What this exercise asks ▸
1) Reproduce the passage on legacy giving word for word, beginning at the words "The Church of England is" and stopping after "mark last year.".
2) Carry on the passage about legacy gifts to the Church of England from the point where it stops.

Legacy Foresight has predicted a doubling of charitable giving through legacies in the next few decades, as the generation of baby-boomers (those born roughly between 1946 and 1964) begins to die. This generation accounts for 22 per cent of the UK’s population, and holds a disproportionate amount of the nation’s wealth — and the num­ber predicted to die childless is ex­­pected to climb steadily from 2030.

The Church of England is one of those charities that may benefit. Its own legacy income, spread across all its churches, passed the £50-million mark last year.

The Church’s national legacy and funding officer, Eleanor Gill, says: “The legacy market has been dominated by large household-name charities for the past 25 years. However, Christians have been leaving gifts in their wills to churches for hundreds of years. In most churches, you can spot a plaque on a wall referring to a legacy once left. On average, most wills have at least three charitable be­­quests; therefore, many people choose to remember their favourite charitable causes, as well as their local church.

”The Church of England encourages parishes to talk about gifts in wills because, for some — but not all — people, it is a final opportunity to make a lasting gift to God. For some people, it is an appropriate way of giving to their church, and for many churches who receive a legacy, they are able to make a real difference to the future of their church and community.”

Given entries ▸
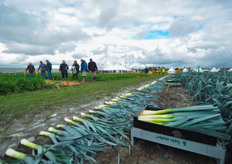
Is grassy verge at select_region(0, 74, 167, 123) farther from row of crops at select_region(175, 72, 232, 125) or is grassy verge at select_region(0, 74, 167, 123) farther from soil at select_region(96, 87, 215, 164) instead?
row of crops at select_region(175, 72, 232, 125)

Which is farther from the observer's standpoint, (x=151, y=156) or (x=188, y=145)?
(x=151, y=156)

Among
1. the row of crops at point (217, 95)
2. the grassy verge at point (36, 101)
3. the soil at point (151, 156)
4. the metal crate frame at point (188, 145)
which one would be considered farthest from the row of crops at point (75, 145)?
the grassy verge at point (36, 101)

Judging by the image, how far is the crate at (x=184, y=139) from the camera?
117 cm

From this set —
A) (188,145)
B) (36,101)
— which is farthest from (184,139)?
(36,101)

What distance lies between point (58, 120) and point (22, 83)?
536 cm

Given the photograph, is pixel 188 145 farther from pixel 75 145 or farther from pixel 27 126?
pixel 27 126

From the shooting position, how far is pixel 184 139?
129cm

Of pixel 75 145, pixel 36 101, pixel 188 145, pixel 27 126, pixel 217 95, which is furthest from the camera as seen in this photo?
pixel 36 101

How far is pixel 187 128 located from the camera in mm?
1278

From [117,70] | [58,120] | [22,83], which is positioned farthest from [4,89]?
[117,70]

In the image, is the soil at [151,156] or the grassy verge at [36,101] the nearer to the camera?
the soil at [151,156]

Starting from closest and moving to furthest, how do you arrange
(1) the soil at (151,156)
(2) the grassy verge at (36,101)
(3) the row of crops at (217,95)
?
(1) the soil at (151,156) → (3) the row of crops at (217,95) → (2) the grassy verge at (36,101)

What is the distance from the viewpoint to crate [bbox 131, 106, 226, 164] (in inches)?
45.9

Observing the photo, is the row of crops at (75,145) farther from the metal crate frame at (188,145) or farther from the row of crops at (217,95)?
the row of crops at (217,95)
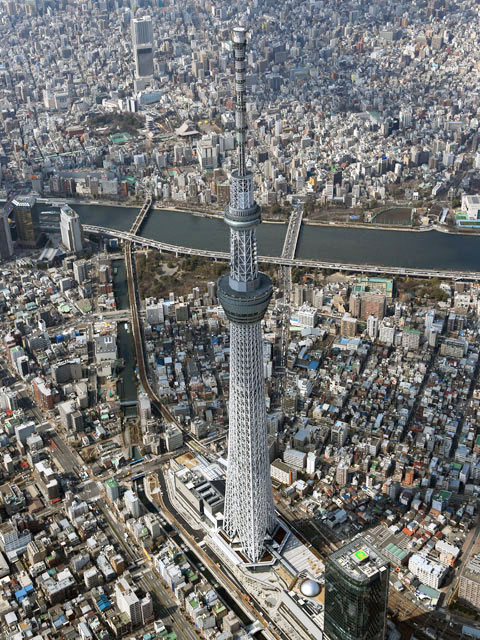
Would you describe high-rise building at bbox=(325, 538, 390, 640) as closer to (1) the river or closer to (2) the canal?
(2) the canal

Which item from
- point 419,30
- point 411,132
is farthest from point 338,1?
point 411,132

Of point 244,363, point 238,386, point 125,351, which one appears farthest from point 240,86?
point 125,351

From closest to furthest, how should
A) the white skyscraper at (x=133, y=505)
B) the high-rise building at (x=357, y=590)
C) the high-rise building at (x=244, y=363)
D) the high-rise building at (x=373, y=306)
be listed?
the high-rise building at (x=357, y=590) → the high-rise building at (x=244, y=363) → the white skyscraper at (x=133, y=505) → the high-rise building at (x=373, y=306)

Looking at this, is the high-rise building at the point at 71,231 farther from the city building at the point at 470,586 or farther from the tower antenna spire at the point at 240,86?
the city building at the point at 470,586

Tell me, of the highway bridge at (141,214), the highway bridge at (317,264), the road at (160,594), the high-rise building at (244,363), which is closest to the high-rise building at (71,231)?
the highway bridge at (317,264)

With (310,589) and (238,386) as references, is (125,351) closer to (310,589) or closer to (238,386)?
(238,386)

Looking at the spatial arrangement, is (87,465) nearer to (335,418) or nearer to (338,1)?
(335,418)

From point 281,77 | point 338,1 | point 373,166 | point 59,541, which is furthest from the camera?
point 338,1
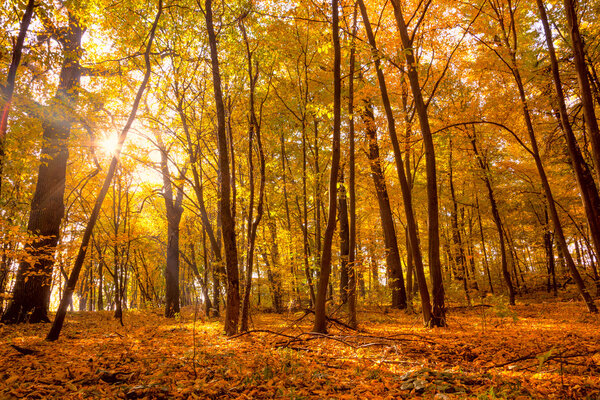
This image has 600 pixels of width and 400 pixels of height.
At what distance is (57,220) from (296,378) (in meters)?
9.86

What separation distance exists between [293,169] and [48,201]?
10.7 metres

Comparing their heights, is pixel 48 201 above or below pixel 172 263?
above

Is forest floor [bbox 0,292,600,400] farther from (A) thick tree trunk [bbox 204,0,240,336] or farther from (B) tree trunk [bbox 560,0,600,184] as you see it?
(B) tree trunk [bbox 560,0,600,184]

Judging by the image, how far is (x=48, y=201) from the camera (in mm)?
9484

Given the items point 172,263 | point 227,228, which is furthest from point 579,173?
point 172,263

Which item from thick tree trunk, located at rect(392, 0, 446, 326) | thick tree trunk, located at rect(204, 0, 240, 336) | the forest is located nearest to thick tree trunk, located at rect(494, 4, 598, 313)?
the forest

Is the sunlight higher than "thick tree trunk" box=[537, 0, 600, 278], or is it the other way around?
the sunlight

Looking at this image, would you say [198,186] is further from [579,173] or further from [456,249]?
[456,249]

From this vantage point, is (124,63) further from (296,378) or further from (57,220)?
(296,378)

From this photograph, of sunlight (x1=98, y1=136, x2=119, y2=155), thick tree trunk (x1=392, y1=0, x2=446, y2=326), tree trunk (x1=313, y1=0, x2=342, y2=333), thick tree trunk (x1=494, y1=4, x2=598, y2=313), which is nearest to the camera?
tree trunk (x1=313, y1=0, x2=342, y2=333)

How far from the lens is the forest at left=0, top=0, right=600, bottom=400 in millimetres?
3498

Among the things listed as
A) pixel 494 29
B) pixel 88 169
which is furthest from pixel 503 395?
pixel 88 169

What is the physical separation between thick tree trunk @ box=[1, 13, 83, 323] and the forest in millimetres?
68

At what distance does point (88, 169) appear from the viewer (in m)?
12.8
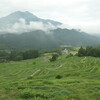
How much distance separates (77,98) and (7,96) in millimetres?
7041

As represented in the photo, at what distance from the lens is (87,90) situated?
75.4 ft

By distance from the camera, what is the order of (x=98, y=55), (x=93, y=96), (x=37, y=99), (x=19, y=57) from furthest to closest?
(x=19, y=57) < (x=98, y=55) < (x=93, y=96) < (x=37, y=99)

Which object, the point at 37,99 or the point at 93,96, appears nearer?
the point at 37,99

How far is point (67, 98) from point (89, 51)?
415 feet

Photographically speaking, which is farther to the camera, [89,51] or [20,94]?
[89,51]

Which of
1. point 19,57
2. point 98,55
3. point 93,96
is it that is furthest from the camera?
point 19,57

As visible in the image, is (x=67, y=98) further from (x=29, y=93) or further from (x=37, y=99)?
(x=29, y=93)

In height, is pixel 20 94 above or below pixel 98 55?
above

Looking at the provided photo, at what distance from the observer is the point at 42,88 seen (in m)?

Answers in order ▸
1)
The Church of England is one of those charities that may benefit. Its own legacy income, spread across all its churches, passed the £50-million mark last year.

2)
www.christianlegacy.org.uk
www.churchlegacy.org.uk

 

‘A legacy brings hope’
Kathy Childress lost her 14-year-old daughter, Esther, to a rare bone cancer. Just be­fore Esther died, she star­ted to fund-raise, in order to leave money to charity

 

ESTHER battled cancer for 16 months, and gave her life and her heart very firmly to God in those last months. One day, when we were going on the train on holiday, we saw a Christian Aid poster saying: ‘For £3 you can save a life, by buying a mosquito net.’ It really lit a spark in Esther, and she started to do lots of fund-raising: selling cakes, running a stall at church. She ended up with £4000.

Ten days before she died, I heard her dictating her will to her dad, and heard her mention Christian Aid. That poster had had such an impact on her. She knew she had freely received from God, and wanted to freely give; she knew she was in God’s hands. Esther’s money bought 998 nets for Nigeria, plus it paid for three volunteers to travel around and train communities in how to use them.

I was invited to go on a trip with Christian Aid to see the impact that legacies were having on communities. And I now work in the legacies team for the charity. I can tell people I understand how they feel.

I know that by leaving a legacy, it is not the end, that it will go on. And that it brings hope.

 

‘A legacy is lovely for the congregation’
The effects of even a small legacy on a church can be long lasting, as the Revd Sue Clarke, Priest-in-Charge of St Michael and All Angels, Thornhill, in Dewsbury, dis­covered .

 

A SMALL amount of money was left to St Michael and All Angels by a former music teacher in a local school, who had never married.

She had written the legacy into her will in the 1970s, and suggested then that the money should be spent on new altar frontals. When she died many years later, however, the money would not have covered the cost of the material.

Ms Clarke spoke to the ex­­­ecutors, and they agreed that the money could be used to create a set of child-size vest­ments for schoolchildren to dress up in, as the church is regularly visited by school parties. The vestments are very well used and loved by the children.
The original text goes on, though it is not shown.